■ Given request: Reproduce all of the records below, substituting "most distant" for each occurrence of "farthest" and leaving everything else unchanged.

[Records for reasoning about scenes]
┄┄┄┄┄┄
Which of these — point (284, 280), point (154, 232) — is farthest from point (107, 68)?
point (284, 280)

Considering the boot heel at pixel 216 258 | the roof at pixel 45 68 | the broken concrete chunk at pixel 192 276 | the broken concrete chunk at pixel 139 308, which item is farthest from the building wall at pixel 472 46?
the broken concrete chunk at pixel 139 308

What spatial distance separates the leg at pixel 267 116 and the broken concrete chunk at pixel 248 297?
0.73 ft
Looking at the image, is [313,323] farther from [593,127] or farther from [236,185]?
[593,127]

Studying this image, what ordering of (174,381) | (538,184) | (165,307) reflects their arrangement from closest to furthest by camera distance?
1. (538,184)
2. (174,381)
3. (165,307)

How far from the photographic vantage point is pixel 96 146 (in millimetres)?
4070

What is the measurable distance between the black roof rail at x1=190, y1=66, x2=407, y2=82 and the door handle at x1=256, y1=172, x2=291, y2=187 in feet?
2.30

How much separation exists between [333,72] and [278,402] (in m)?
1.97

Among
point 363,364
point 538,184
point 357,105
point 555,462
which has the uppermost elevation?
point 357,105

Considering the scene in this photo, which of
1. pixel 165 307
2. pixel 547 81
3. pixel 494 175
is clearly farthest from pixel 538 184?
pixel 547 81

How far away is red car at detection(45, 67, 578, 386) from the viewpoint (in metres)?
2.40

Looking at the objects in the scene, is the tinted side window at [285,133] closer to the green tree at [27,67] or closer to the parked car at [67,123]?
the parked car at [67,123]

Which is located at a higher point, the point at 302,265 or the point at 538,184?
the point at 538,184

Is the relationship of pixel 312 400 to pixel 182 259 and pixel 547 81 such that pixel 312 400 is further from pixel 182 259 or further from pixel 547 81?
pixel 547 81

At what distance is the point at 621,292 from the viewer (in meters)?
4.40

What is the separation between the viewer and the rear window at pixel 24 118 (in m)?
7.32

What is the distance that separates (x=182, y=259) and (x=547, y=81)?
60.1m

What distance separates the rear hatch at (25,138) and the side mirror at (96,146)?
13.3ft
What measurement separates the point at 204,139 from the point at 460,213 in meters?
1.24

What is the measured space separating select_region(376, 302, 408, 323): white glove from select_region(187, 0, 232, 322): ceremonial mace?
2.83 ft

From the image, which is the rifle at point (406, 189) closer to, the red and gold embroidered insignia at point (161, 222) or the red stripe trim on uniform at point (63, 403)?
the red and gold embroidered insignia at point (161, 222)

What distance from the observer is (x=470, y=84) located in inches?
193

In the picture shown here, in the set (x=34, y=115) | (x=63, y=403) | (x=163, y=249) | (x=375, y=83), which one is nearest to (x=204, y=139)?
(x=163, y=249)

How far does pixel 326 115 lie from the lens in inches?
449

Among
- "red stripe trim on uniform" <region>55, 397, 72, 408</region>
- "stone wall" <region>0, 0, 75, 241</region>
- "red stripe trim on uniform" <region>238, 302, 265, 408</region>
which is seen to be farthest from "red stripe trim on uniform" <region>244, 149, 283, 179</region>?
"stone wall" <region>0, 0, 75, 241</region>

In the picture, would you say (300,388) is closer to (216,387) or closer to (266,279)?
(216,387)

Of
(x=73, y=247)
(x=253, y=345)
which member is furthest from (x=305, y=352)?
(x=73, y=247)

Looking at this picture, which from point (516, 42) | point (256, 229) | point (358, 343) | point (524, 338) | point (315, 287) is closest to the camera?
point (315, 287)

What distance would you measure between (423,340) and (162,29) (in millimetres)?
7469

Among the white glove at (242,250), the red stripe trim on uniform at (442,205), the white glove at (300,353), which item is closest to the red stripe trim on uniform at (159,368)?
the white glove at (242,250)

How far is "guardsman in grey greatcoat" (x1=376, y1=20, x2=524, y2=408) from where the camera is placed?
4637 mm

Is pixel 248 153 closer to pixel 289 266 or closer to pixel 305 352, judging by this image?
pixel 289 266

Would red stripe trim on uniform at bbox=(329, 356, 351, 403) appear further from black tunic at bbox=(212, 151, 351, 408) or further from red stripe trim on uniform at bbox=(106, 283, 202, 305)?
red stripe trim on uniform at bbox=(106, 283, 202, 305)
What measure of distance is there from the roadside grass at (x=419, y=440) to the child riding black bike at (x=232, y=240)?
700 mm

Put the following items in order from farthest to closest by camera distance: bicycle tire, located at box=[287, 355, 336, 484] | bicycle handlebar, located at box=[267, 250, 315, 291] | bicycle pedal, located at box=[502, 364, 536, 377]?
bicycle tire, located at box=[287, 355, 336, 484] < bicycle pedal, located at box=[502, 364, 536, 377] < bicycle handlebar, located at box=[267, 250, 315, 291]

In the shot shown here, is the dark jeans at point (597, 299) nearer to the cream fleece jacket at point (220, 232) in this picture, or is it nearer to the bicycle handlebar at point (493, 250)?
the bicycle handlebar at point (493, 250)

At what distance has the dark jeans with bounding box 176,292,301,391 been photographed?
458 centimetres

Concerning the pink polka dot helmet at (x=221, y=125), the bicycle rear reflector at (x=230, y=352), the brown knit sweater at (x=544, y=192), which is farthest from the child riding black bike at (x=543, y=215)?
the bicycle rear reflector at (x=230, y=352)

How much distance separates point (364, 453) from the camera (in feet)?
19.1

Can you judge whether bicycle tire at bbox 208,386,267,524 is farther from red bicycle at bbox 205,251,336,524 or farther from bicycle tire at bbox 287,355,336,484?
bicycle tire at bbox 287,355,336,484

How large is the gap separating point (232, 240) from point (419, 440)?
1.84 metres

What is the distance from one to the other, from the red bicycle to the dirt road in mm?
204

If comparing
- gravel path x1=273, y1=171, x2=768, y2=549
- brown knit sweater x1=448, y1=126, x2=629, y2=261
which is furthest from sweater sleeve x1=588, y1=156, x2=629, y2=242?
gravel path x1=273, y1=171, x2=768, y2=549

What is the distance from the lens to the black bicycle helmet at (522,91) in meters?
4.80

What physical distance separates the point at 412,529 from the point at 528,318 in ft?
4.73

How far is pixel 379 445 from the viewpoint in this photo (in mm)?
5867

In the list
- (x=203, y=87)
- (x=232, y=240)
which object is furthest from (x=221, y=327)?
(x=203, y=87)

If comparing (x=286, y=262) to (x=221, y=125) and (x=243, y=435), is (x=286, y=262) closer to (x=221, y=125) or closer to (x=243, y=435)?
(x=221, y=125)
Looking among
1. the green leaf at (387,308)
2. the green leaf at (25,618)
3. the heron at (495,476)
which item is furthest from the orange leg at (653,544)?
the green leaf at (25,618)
┄┄┄┄┄┄
■ Solution to the exercise:
Which of these — point (284, 280), point (154, 232) — is most distant from point (107, 68)?
point (284, 280)

Considering the boot heel at pixel 216 258 | the roof at pixel 45 68 | the broken concrete chunk at pixel 192 276 | the broken concrete chunk at pixel 139 308, which item is most distant from the building wall at pixel 472 46?
the broken concrete chunk at pixel 139 308

What spatial distance separates the leg at pixel 267 116 and the broken concrete chunk at pixel 248 297?
0.73 ft
Looking at the image, is [313,323] farther from [593,127] or farther from [236,185]?
[593,127]

Studying this image, what ordering of (174,381) | (538,184) | (165,307) reflects their arrangement from closest to furthest by camera distance?
1. (538,184)
2. (174,381)
3. (165,307)

How far from the photographic vantage point is pixel 96 146 (in millimetres)?
4070

What is the measurable distance between the black roof rail at x1=190, y1=66, x2=407, y2=82 and the door handle at x1=256, y1=172, x2=291, y2=187 in feet?
2.30

How much separation exists between [333,72] and [278,402] (in m)?
1.97

Among
point 363,364
point 538,184
point 357,105
point 555,462
which has the uppermost elevation?
point 357,105

Considering the scene in this photo, which of
1. pixel 165 307
2. pixel 547 81
3. pixel 494 175
is clearly most distant from pixel 538 184?
pixel 547 81

How far away is red car at detection(45, 67, 578, 386) from the viewpoint (in metres)?
2.40

Looking at the objects in the scene, is the tinted side window at [285,133] closer to the green tree at [27,67] or closer to the parked car at [67,123]?
the parked car at [67,123]

Which is located at a higher point, the point at 302,265 or the point at 538,184?
the point at 538,184

Is the relationship of pixel 312 400 to pixel 182 259 and pixel 547 81 such that pixel 312 400 is further from pixel 182 259 or further from pixel 547 81?
pixel 547 81

At what distance is the point at 621,292 from the viewer (in meters)?
4.40

What is the separation between the viewer and the rear window at pixel 24 118 (in m)?
7.32

What is the distance that separates (x=182, y=259) and (x=547, y=81)?
60.1m

What distance separates the rear hatch at (25,138) and the side mirror at (96,146)?
13.3ft
What measurement separates the point at 204,139 from the point at 460,213 in meters?
1.24

What is the measured space separating select_region(376, 302, 408, 323): white glove from select_region(187, 0, 232, 322): ceremonial mace?
2.83 ft

From the image, which is the rifle at point (406, 189) closer to, the red and gold embroidered insignia at point (161, 222) or the red stripe trim on uniform at point (63, 403)?
the red and gold embroidered insignia at point (161, 222)

What distance from the observer is (x=470, y=84) located in inches?
193

In the picture shown here, in the set (x=34, y=115) | (x=63, y=403) | (x=163, y=249) | (x=375, y=83), which one is nearest to (x=204, y=139)?
(x=163, y=249)

How far does pixel 326 115 lie from the lens in inches?
449

Among
- "red stripe trim on uniform" <region>55, 397, 72, 408</region>
- "stone wall" <region>0, 0, 75, 241</region>
- "red stripe trim on uniform" <region>238, 302, 265, 408</region>
which is seen to be most distant from "red stripe trim on uniform" <region>244, 149, 283, 179</region>?
"stone wall" <region>0, 0, 75, 241</region>

In the picture, would you say (300,388) is closer to (216,387) or closer to (266,279)?
(216,387)

Of
(x=73, y=247)
(x=253, y=345)
which member is furthest from (x=305, y=352)?
(x=73, y=247)

Looking at this picture, which from point (516, 42) | point (256, 229) | point (358, 343) | point (524, 338) | point (315, 287) is closest to the camera?
point (315, 287)

What distance would you measure between (423,340) and (162,29) (in millimetres)?
7469

Among the white glove at (242,250), the red stripe trim on uniform at (442,205), the white glove at (300,353), which item is closest to the red stripe trim on uniform at (159,368)?
the white glove at (242,250)

How far is "guardsman in grey greatcoat" (x1=376, y1=20, x2=524, y2=408) from where the camera is placed?
4637 mm

Is pixel 248 153 closer to pixel 289 266 or closer to pixel 305 352, judging by this image?
pixel 289 266

Would red stripe trim on uniform at bbox=(329, 356, 351, 403) appear further from black tunic at bbox=(212, 151, 351, 408) or further from red stripe trim on uniform at bbox=(106, 283, 202, 305)?
red stripe trim on uniform at bbox=(106, 283, 202, 305)
What measure of distance is there from the roadside grass at (x=419, y=440) to the child riding black bike at (x=232, y=240)?
700 mm

Put the following items in order from most distant to closest by camera distance: bicycle tire, located at box=[287, 355, 336, 484] | bicycle handlebar, located at box=[267, 250, 315, 291] | bicycle pedal, located at box=[502, 364, 536, 377]?
bicycle tire, located at box=[287, 355, 336, 484] < bicycle pedal, located at box=[502, 364, 536, 377] < bicycle handlebar, located at box=[267, 250, 315, 291]

In the shot shown here, is the dark jeans at point (597, 299) nearer to the cream fleece jacket at point (220, 232) in this picture, or is it nearer to the bicycle handlebar at point (493, 250)?
the bicycle handlebar at point (493, 250)

At what distance has the dark jeans with bounding box 176,292,301,391 been photographed?
458 centimetres

Concerning the pink polka dot helmet at (x=221, y=125), the bicycle rear reflector at (x=230, y=352), the brown knit sweater at (x=544, y=192), which is most distant from the child riding black bike at (x=543, y=215)?
the bicycle rear reflector at (x=230, y=352)

How much distance separates point (364, 453) from the camera (in feet)?
19.1

Can you judge whether bicycle tire at bbox 208,386,267,524 is farther from red bicycle at bbox 205,251,336,524 or farther from bicycle tire at bbox 287,355,336,484?
bicycle tire at bbox 287,355,336,484

How large is the gap separating point (232, 240) from point (419, 440)?
1.84 metres

What is the distance from one to the other, from the red bicycle to the dirt road in mm?
204

If comparing
- gravel path x1=273, y1=171, x2=768, y2=549
- brown knit sweater x1=448, y1=126, x2=629, y2=261
which is furthest from sweater sleeve x1=588, y1=156, x2=629, y2=242?
gravel path x1=273, y1=171, x2=768, y2=549

What is the distance from the lens to the black bicycle helmet at (522,91) in meters?
4.80

What physical distance separates the point at 412,529 from the point at 528,318 in ft?
4.73

How far is pixel 379 445 from the viewpoint in this photo (in mm)?
5867

In the list
- (x=203, y=87)
- (x=232, y=240)
which object is furthest from (x=221, y=327)?
(x=203, y=87)

If comparing (x=286, y=262) to (x=221, y=125) and (x=243, y=435), is (x=286, y=262) closer to (x=221, y=125) or closer to (x=243, y=435)?
(x=221, y=125)
Looking among
1. the green leaf at (387,308)
2. the green leaf at (25,618)
3. the heron at (495,476)
which item is furthest from the orange leg at (653,544)?
the green leaf at (25,618)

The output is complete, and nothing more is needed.